WHAT THE TASK REQUIRES: Lines before the one with "scientific name: Sus scrofa" are left out; return that line and all that follow it, exactly, through the end of the data.

WORKING DATA:
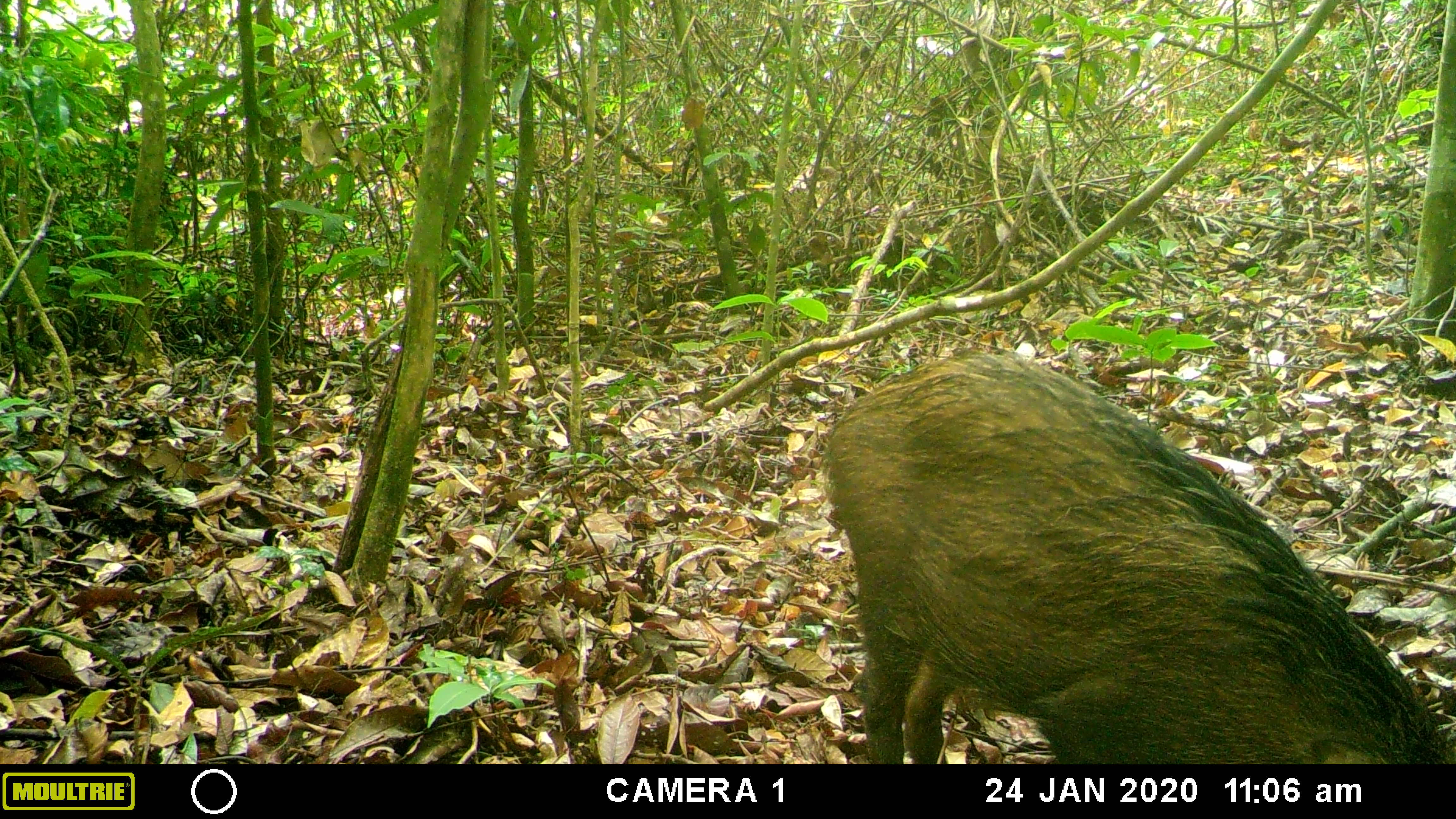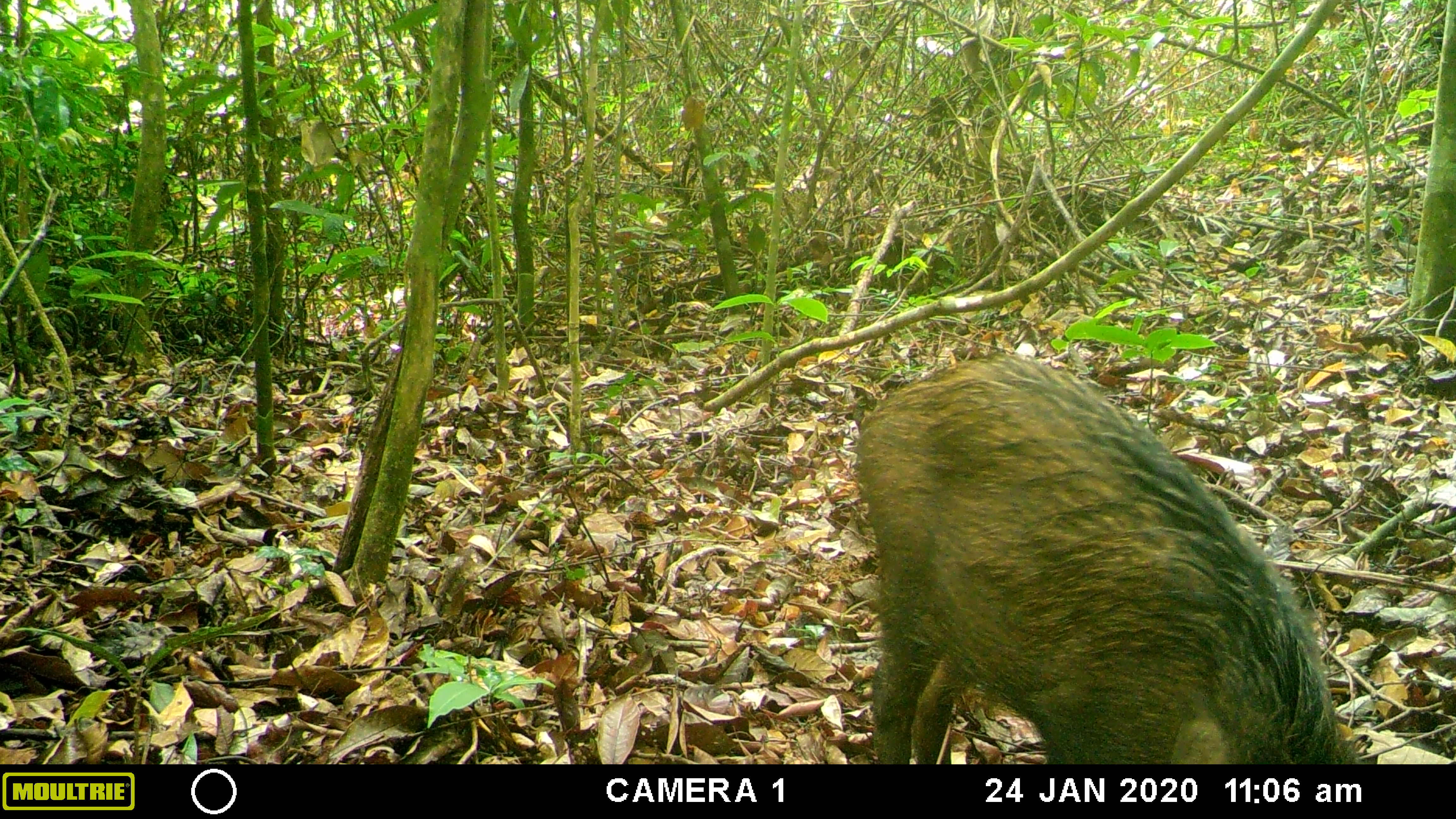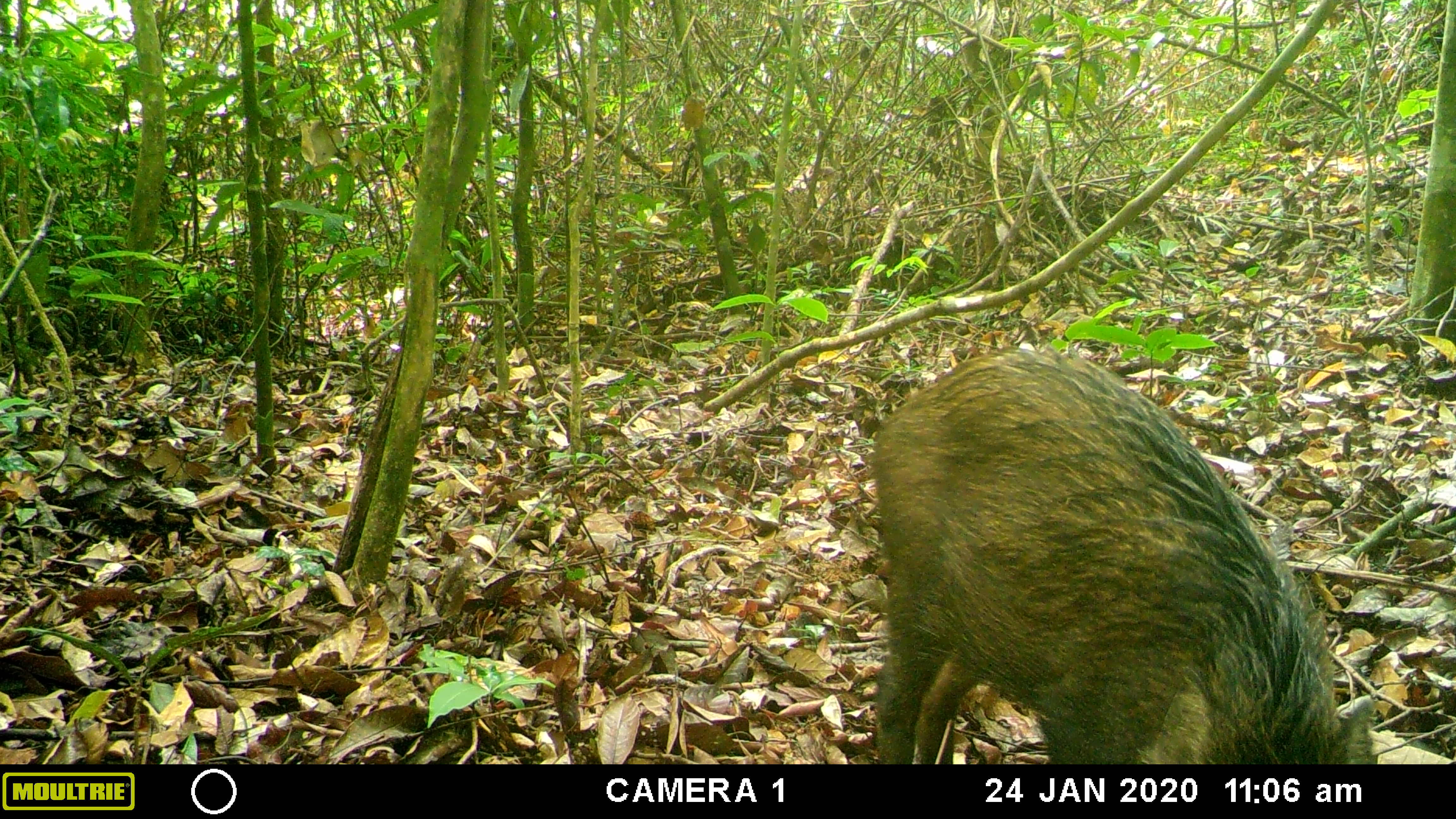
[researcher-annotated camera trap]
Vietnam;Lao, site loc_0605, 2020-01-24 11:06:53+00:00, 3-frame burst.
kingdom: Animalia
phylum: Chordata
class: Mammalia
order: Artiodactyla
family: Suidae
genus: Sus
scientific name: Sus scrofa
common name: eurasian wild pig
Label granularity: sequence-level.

RESULT OF THIS TASK:
scientific name: Sus scrofa
common name: eurasian wild pig
Label granularity: sequence-level.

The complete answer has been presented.